Dans un billet satyrique, Ted Stanger, journaliste américain
à Paris, parle de notre " drôle de relation au fric " :
" Pour être élu président dans ce pays
il vaut mieux se faire Rmiste.
Car les Français ont la même relation avec le fric qu'ont les Américains
avec l'alcool : trouble.
Dans la France de nos jours l'ISF est moins
une taxe qu'un supplice comme ceux réservés jadis aux hérétiques.
"
Voici cette fois Nicolas Sarkozy sur la sellette.
Il avait acheté, il y a neuf ans, un appartement de 5,7 millions
de francs auquel s'ajoutaient des travaux complémentaires pour environ
1,8 million, soit un assez joli total de 7,5 millions de francs
qui vaudraient sans doute aujourd'hui 10 ou 12 millions de francs,
soit 1,5 à 1,8 millions d'euros.
Certes, le parisien moyen n'est guère en mesure de mettre cette
somme. 1 500 000 euros c'est beaucoup.
Pourquoi serait-ce trop lorsqu'on a été
quatre ou cinq fois ministre de 1993 à aujourd'hui ?
Dans beaucoup de pays, ce chiffre paraîtrait normal lorsqu'on
a assez brillamment réussi pour se retrouver candidat crédible à
la présidence de la République, aussi bien d'ailleurs qu'homme d'affaires,
artiste ou sportif reconnu.
Ces derniers sont évidemment dix fois plus riches.

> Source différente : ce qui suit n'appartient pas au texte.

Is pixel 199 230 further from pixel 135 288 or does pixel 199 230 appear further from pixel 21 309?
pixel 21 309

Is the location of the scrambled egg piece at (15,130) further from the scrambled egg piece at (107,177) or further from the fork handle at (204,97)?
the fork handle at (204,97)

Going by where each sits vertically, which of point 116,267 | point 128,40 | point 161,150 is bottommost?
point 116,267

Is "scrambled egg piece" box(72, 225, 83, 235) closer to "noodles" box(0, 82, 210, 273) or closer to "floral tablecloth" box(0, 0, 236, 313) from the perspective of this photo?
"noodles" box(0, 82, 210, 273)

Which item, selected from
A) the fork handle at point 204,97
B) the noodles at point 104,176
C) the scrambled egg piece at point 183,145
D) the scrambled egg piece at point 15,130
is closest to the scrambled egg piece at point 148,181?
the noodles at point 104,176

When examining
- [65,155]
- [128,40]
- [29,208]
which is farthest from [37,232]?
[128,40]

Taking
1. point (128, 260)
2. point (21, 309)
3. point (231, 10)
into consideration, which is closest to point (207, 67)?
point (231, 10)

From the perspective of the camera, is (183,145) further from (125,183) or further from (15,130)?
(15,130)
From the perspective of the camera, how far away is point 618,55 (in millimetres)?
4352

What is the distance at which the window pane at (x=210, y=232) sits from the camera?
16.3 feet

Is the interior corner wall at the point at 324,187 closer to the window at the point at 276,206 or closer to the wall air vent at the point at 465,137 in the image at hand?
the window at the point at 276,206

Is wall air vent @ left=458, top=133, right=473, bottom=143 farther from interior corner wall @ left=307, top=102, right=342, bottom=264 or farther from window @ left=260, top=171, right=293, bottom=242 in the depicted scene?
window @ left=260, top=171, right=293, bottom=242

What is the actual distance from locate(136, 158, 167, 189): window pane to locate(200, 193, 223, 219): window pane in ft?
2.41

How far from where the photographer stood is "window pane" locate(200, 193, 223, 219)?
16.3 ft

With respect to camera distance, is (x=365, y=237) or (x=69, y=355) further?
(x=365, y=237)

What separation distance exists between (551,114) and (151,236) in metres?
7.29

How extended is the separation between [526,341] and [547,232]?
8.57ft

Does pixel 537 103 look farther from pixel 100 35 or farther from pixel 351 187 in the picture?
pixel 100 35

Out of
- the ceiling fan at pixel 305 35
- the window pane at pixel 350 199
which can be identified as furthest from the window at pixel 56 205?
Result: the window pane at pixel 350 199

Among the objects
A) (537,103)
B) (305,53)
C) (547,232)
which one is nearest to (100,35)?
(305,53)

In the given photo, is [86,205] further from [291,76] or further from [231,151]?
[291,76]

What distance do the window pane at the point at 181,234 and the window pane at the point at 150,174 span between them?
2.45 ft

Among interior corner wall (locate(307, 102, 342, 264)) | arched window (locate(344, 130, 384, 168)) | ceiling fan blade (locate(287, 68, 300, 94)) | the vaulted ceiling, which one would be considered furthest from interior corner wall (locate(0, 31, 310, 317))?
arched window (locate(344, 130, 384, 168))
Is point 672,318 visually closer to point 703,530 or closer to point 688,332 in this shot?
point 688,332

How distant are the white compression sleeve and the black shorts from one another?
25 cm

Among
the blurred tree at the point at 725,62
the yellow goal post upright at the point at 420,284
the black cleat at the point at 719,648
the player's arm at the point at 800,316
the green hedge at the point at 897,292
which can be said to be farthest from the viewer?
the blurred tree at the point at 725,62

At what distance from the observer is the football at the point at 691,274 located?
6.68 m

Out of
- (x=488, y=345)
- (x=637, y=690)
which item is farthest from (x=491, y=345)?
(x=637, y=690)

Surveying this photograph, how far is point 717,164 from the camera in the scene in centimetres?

Ségolène Royal possède elle un patrimoine immobilier réévalué
à environ 18 millions de francs d'aujourd'hui, soit 2,7 millions
d'euros : à Mougins dans une " gated community " (1 million d'euros),
à Boulogne (1,4 millions) et à Melle (270 000 euros). C'est
également beaucoup.
N'étant pas mariée avec François Holland, elle ne compte que sa
part propre pour sa résidence secondaire et affiche une décote de
40 % pour sa résidence principale en SCI, ce qui diminue naturellement
l'ensemble de près de la moitié : 1 300 000 euros.
Mais peu importe les calculs. Nos deux
candidats affichent des biens immobiliers, revendus pour Nicolas
Sarkozy, actuels pour Ségolène Royal de l'ordre de 1,5 millions
d'euros.
Et voilà Le Canard Enchaîné qui va vendre 100 000 exemplaires
de plus, les médias en émoi, la classe politique en alerte.
Que nos présidentiables affichent une certaine
richesse et voici que chacun crie haro, sur Nicolas qui aurait bénéficié
d'une remise du promoteur, sur Ségolène qui aurait clairement sous-estimé
la valeur de ses biens.
Que les deux principaux candidats aient
une fortune de 1,5 millions d'euros et payent des impôts en conséquence,
on peut plutôt s'en réjouir car ce n'est sans doute pas pour l'argent
qu'ils prétendent aux plus hautes fonctions et leur richesse relative
les met d'autre part à l'abri des tentations bien connues des politiques.
Allons, comme le dit Stanger : " Sacrés Français ! A voir
les patrimoines des candidats au pouvoir suprême, leurs fortunes
feraient rire un Américain. "
Et nul doute qu'aux USA, personne n'oserait se présenter à la présidentielle
en disant qu'il n'a pu gagner avant 50 ans qu'un petit million d'euros.